The fact that this bill passed with a large majority in the house is very promising for its passage through the Senate and finally to law.
This bill, as Rachel Maddow (of MSNBC's The Rachel Maddow Show) relates in the following clip, allows the federal government to participate or even take the lead in helping local authorities prosecute serious violent crimes and murders in which the victim was selected on the basis of race, colour, religion, national origin, gender, sexual orientation etc. even or especially if those local authorities don't want to prosecute because of their own agendas. In short, this is a very good thing.
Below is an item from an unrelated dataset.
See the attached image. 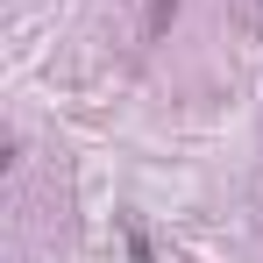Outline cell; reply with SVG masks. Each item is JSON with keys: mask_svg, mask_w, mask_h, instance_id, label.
Here are the masks:
<instances>
[{"mask_svg": "<svg viewBox=\"0 0 263 263\" xmlns=\"http://www.w3.org/2000/svg\"><path fill=\"white\" fill-rule=\"evenodd\" d=\"M171 14H178V0H149V36H171Z\"/></svg>", "mask_w": 263, "mask_h": 263, "instance_id": "1", "label": "cell"}]
</instances>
A not so good thing was that at the vote this week, this same courageous woman who had fought this battle against hate for over ten years in the name of her son, had to listen to the objections of several wing nuts who voted against the measure for reasons beyond reason. One in particular that got a lot of attention was Republican Congresswoman Virginia Fox of North Carolina who stood up against the bill stating that this unfortunate incident (murder) for which the bill is named is a hoax insomuch as the victim (Matthew Shepard) was killed in the commitment of a robbery and not because he was gay.
As the Civil Rights Act didn't usher in racial harmony upon its signing on July 2nd, 1964, this bill when passed, will not usher in the end of hate crimes, but it will make those that perpetrate them think twice before they bully or assault someone if for no other reason than the real threat of legal consequences.
So as we approach the International Day Against Homophobia on May 17th, it is important to realize that although we are fortunate to live in a country where our rights are protected and our freedom to marry whomever we love is guaranteed in our constitution; the reality on the streets, in our workplaces, in our places of worship and most sadly, in our schools is that the more "legitimate" minorities become, the more targeted they are by those whose insecurities are masked by hate.